It’s no secret that the companies of Big Tech — Amazon, Apple, Facebook, Google and Microsoft — dominate their industries. Indeed, they’re frequently called competition-killing monopolies that should be broken up and closely regulated.
Now, UC Santa Barbara’s Arthur N. Rupe Great Debate Series will tackle the subject with “Taming Titans: How Should We Regulate Big Tech?” Tuesday, May 18, from 4 to 5:30 p.m. via Zoom. Register here to attend.
The event will feature three different scholars.
Sonia Katyal holds the Distinguished Haas Chair at UC Berkeley School of Law and is co-director of the Berkeley Center for Law & Technology. She has published widely on the intersection of technology, intellectual property and civil rights (including antidiscrimination, privacy and freedom of speech).
Kate Klonick is assistant professor of law at St. John’s University School of Law and affiliate fellow at the Information Society Project at Yale Law School.
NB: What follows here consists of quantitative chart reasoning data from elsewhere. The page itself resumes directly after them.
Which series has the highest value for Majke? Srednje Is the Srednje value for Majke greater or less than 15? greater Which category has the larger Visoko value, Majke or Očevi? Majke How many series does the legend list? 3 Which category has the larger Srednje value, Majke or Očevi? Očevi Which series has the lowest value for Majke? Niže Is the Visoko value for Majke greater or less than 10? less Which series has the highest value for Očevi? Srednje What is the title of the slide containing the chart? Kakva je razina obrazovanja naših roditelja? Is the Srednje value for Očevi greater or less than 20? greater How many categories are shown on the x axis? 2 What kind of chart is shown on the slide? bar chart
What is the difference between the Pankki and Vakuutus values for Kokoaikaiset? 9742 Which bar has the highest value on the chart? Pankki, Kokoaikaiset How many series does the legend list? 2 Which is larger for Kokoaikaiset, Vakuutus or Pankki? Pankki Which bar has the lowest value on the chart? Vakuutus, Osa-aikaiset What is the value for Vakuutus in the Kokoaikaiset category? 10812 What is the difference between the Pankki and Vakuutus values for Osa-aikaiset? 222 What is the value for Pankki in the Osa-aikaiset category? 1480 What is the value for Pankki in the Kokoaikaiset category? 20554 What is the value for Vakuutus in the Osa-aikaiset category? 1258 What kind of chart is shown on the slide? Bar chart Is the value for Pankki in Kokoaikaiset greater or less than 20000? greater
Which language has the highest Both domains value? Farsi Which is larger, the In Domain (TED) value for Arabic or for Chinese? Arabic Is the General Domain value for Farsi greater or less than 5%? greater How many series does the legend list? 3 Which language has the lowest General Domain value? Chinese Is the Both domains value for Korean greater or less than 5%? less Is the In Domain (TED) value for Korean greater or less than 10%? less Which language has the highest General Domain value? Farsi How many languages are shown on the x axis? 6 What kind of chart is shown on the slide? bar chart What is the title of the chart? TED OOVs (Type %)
She has published on Facebook’s new Oversight Board, the internet’s effect on freedom of expression and private platform governance, and issues related to online shaming, artificial intelligence, content moderation, algorithms, privacy and intellectual property.
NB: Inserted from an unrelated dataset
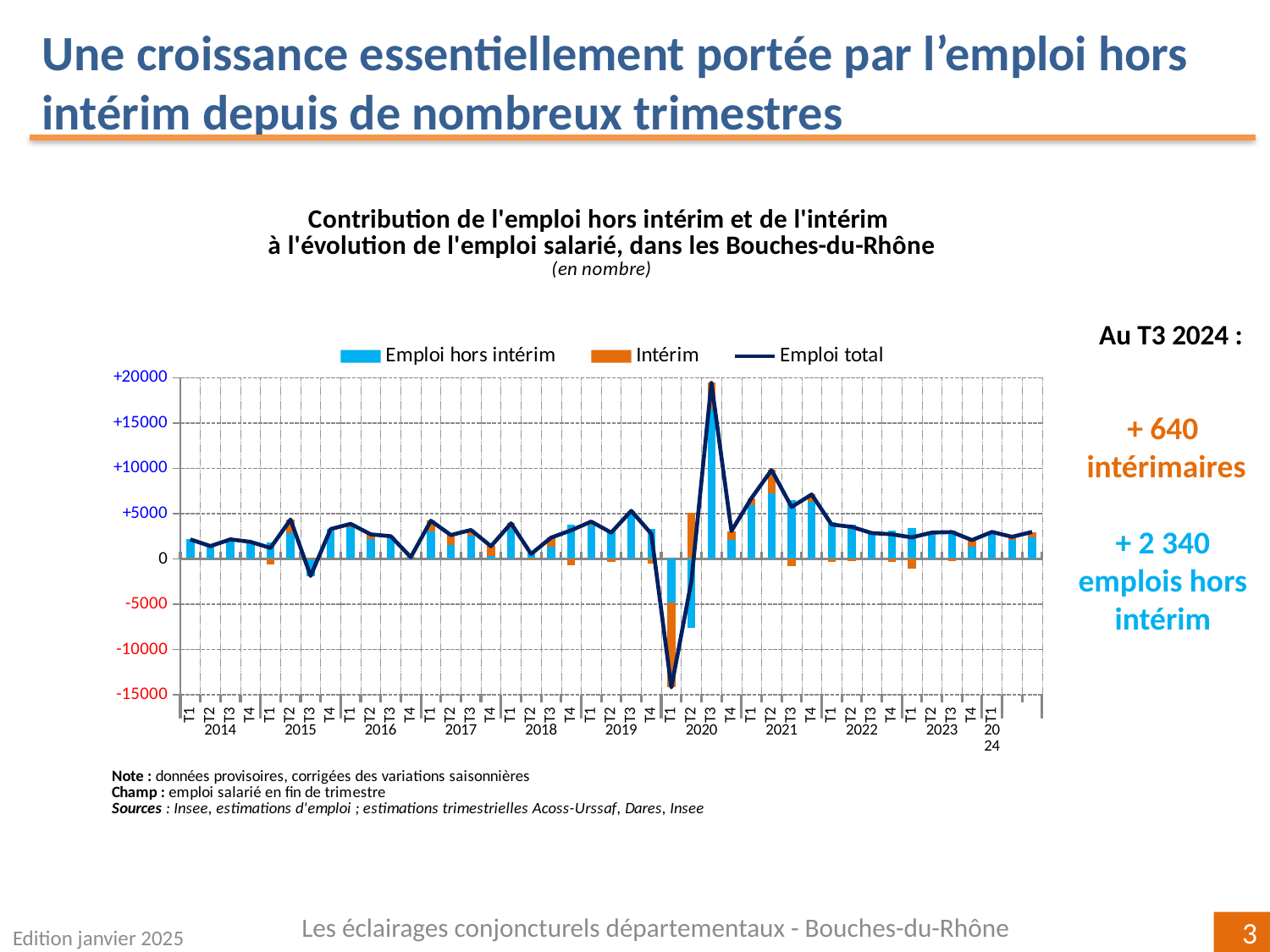
According to the annotation on the slide, what is the contribution of emploi hors intérim at T3 2024? + 2 340 emplois hors intérim Is the Emploi total value at T1 2020 greater or less than -10000? less Is the Emploi hors intérim value at T2 2021 greater or less than +5000? greater Which colour represents the Intérim series in the chart? Orange According to the annotation on the slide, what is the contribution of intérim (temporary employment) at T3 2024? + 640 intérimaires In which quarter does the Emploi total line reach its lowest value? T1 2020 At T3 2024, which contribution is larger: intérim or emploi hors intérim? Emploi hors intérim Is the Emploi total value at T3 2020 greater or less than +15000? greater In which quarter does the Emploi total line reach its highest value? T3 2020 What kind of chart is shown on the slide? A combined bar and line chart How many series does the chart legend list? 3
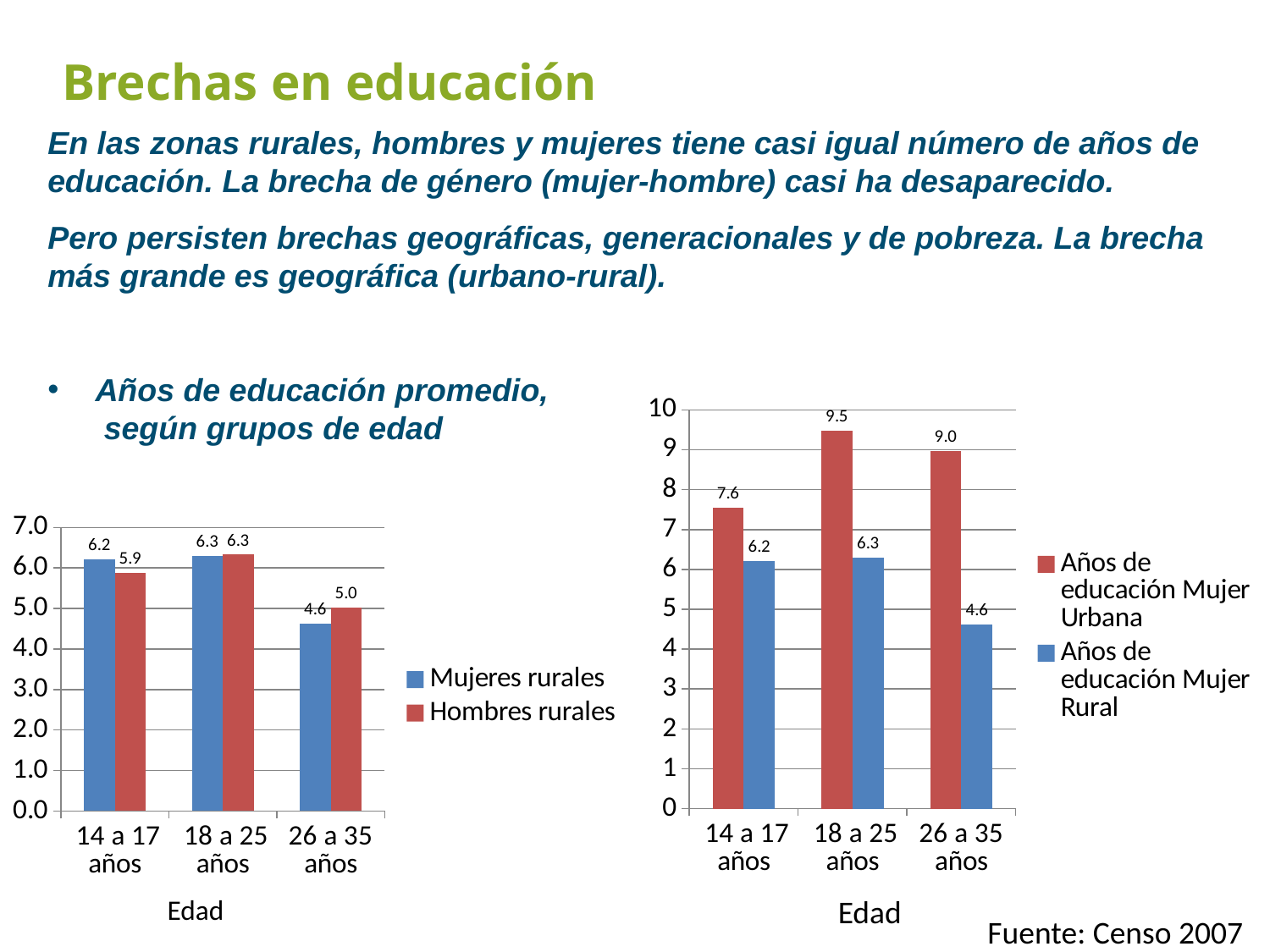
In the right chart, which is larger in the 14 a 17 años group: Mujer Urbana or Mujer Rural? Mujer Urbana In the right chart, which age group has the highest value for Años de educación Mujer Urbana? 18 a 25 años In the left chart, what is the value for Mujeres rurales in the 14 a 17 años group? 6.2 In the right chart, what is the value for Años de educación Mujer Rural in the 26 a 35 años group? 4.6 In the left chart, how many series does the legend list? 2 In the right chart, what is the difference between Mujer Urbana and Mujer Rural in the 26 a 35 años group? 4.4 In the left chart, what is the value for Hombres rurales in the 26 a 35 años group? 5.0 In the right chart, how many age groups are shown on the x axis? 3 In the left chart, what is the difference between Hombres rurales and Mujeres rurales in the 26 a 35 años group? 0.4 In the left chart, which age group has the lowest value for Mujeres rurales? 26 a 35 años What kind of chart is the right chart? Bar chart In the right chart, what is the value for Años de educación Mujer Urbana in the 18 a 25 años group? 9.5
Randal C. Picker is the James Parker Hall Distinguished Service Professor of Law at the University of Chicago Law School. He is co-author of “Game Theory and the Law” and “Security Interests in Personal Property: Cases, Problems and Materials.”
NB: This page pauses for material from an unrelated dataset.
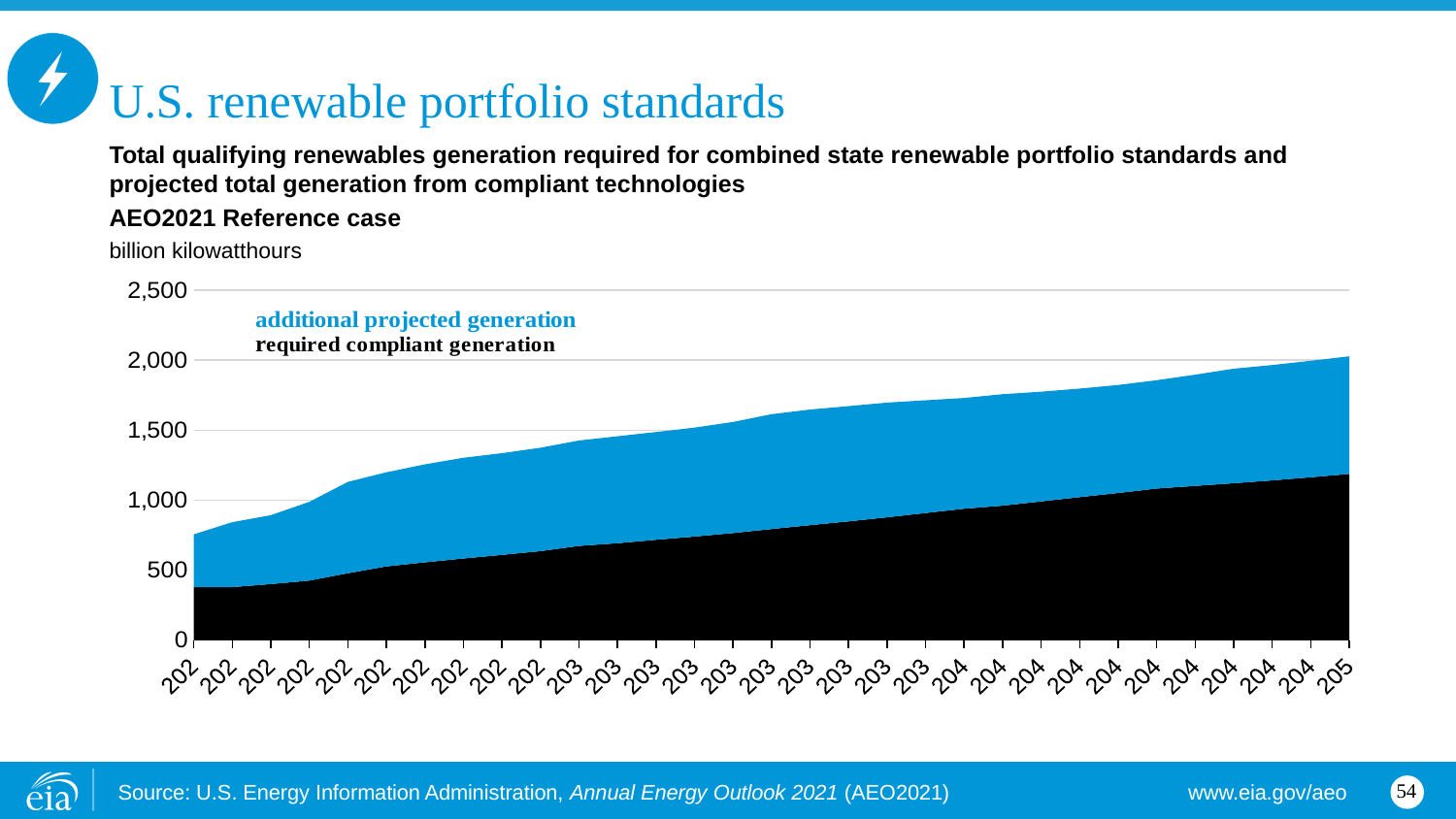
What kind of chart is shown on the slide? area chart How many series does the chart's legend list? 2 What unit is the chart's y axis measured in? billion kilowatthours Is required compliant generation at the leftmost point of the chart greater or less than 500? less Does required compliant generation rise or fall from left to right along the x axis? rise What are the two series named in the chart's legend? additional projected generation; required compliant generation Which series is drawn in blue? additional projected generation At the rightmost point of the chart, which series is larger: required compliant generation or additional projected generation? required compliant generation Does the total stacked generation rise or fall from left to right along the x axis? rise Is required compliant generation at the rightmost point of the chart greater or less than 1,000? greater Is the total stacked value at the leftmost point of the chart greater or less than 1,000? less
The debate will be moderated by Michael J. Burstein, vice dean and professor of law at Cardozo School of Law at Yeshiva University in New York City.
“I am thrilled and honored to moderate this year’s Rupe Debate on regulating big tech,” Burstein said. “These companies have become essential parts of modern life and how to regulate them is one of the key policy questions of our time. This debate is an opportunity to answer that question from wide and diverse perspectives.”
“The stakes of this topic are high, as we saw with Trump’s indefinite ban from Facebook for two incendiary posts,” said Susan Derwin, director of UCSB’s Interdisciplinary Humanities Center (IHC), which is co-presenting the debate with the campus’s College of Letters and Science. “The ‘big five’ tech companies are deeply intertwined in our society and the lives of its members. And the industry has not developed as other industries have, such as the aeronautics industry or radio and television.”
As Derwin notes, technology companies have been regulating themselves while amassing tremendous amounts of personal data, which raises questions about privacy and user protections.
“We hope the debate will advance our understanding of the impact of big tech on our private lives and on public discourse,” she said. “Our goal is to help our audience critically grasp why it is important to regulate this industry and to be well-informed about the key topics that will be discussed in the media and in public discourse in the coming months and years, as lawmakers wrestle with this important issue.”
The Rupe Great Debate Series explores contemporary societal issues of national and international significance through the presentation of eminent figures who hold divergent viewpoints.
The debate is structured as a roundtable discussion in which the moderator establishes a framework for the topic, poses questions to the panelists and facilitates discussion among them.